• [Given records]

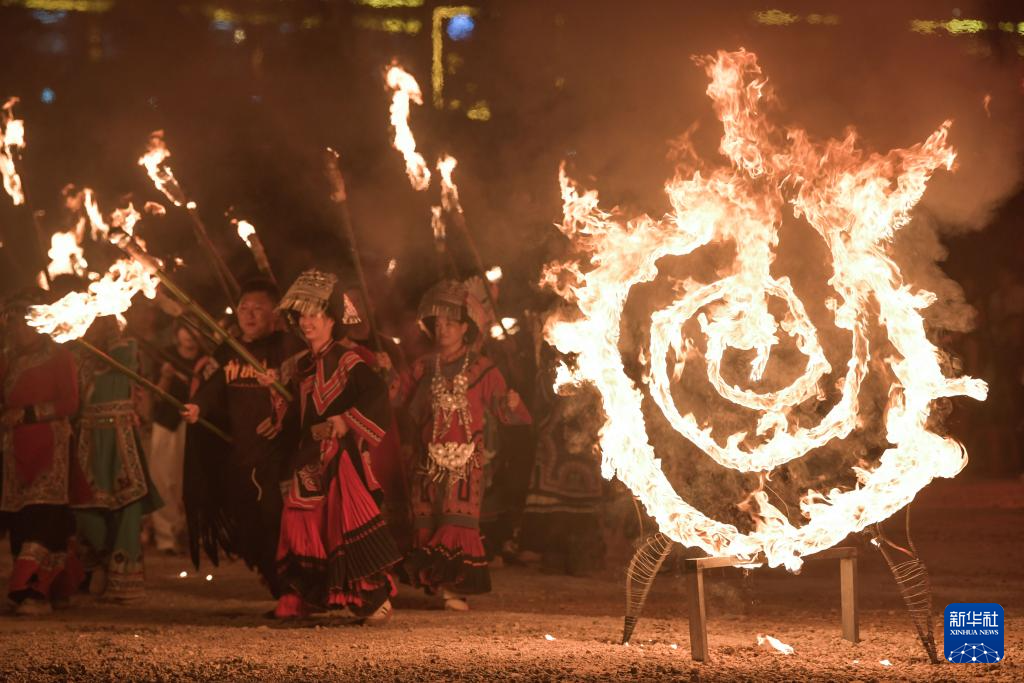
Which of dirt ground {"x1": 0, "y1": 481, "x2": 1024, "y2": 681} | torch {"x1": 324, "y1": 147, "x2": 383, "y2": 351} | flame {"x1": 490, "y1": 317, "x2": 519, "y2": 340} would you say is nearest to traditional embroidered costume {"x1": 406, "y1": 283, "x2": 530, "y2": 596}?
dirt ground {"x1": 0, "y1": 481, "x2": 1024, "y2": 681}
--
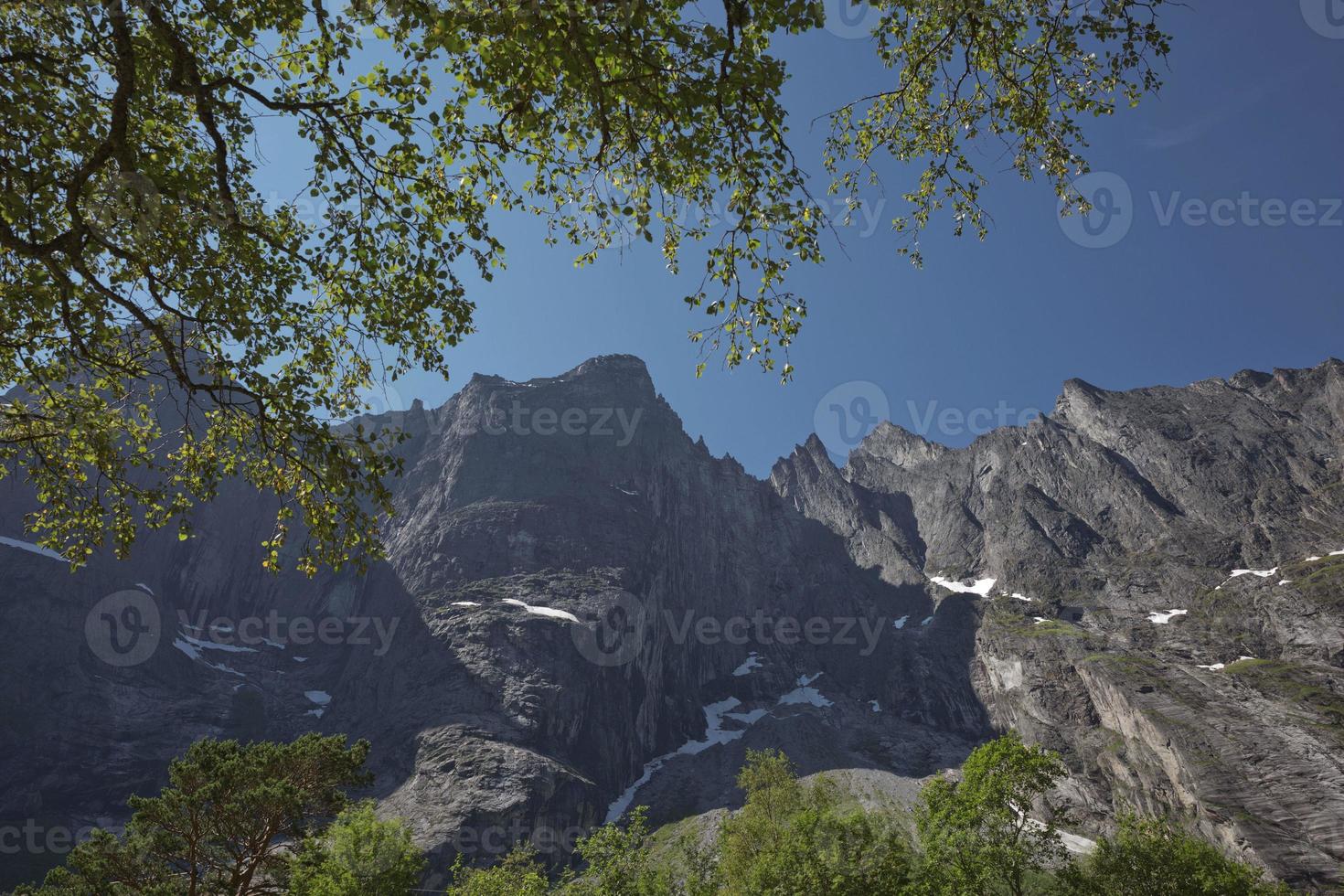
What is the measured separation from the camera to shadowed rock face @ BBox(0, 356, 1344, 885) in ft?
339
...
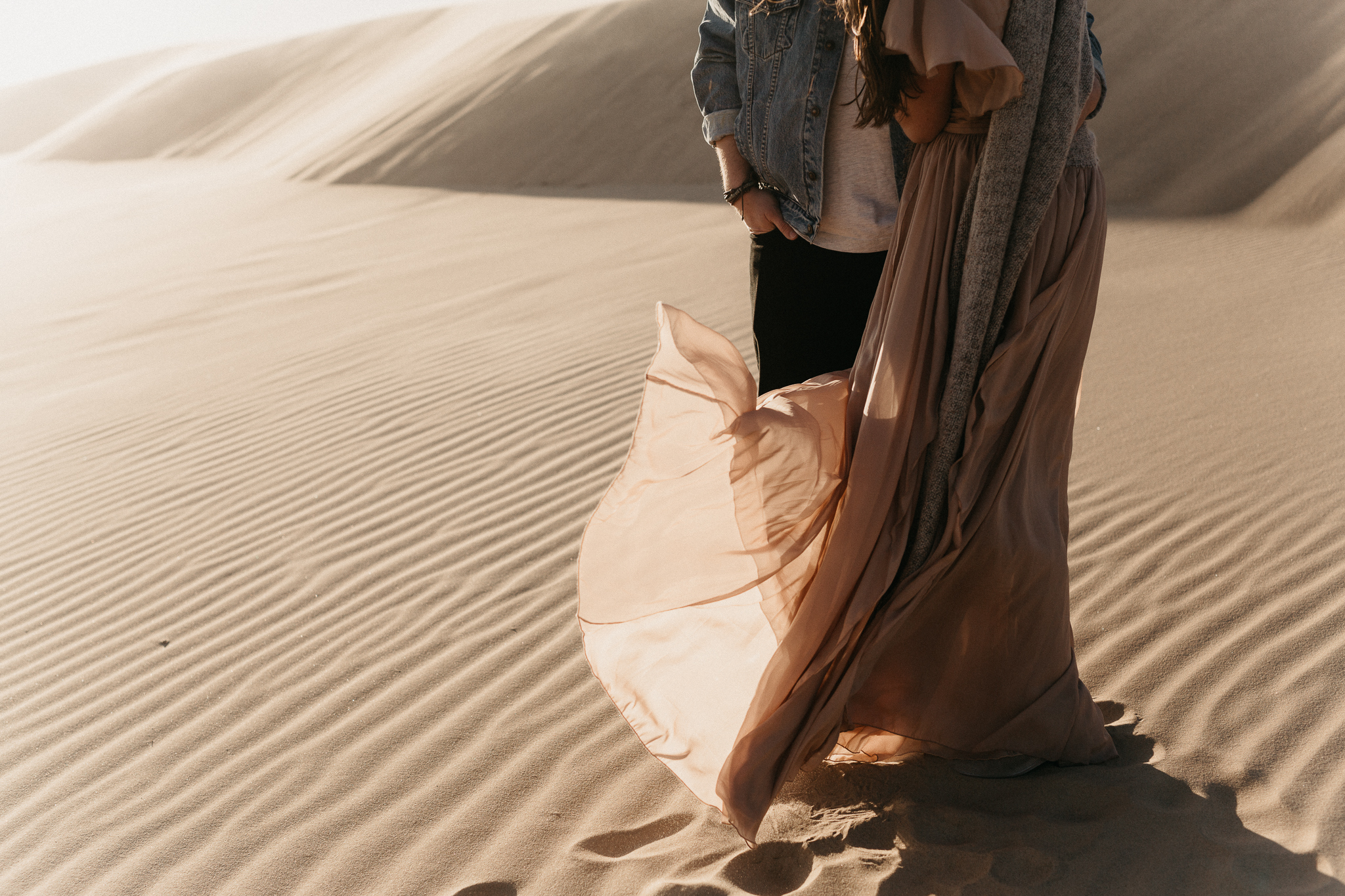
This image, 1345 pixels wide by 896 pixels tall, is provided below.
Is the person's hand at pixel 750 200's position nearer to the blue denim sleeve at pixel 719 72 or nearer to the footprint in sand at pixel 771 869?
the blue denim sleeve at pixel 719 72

• [What is required] Count the lines in the data above that contain the word "blue" and reply with the number alone.

• [Output of the task] 2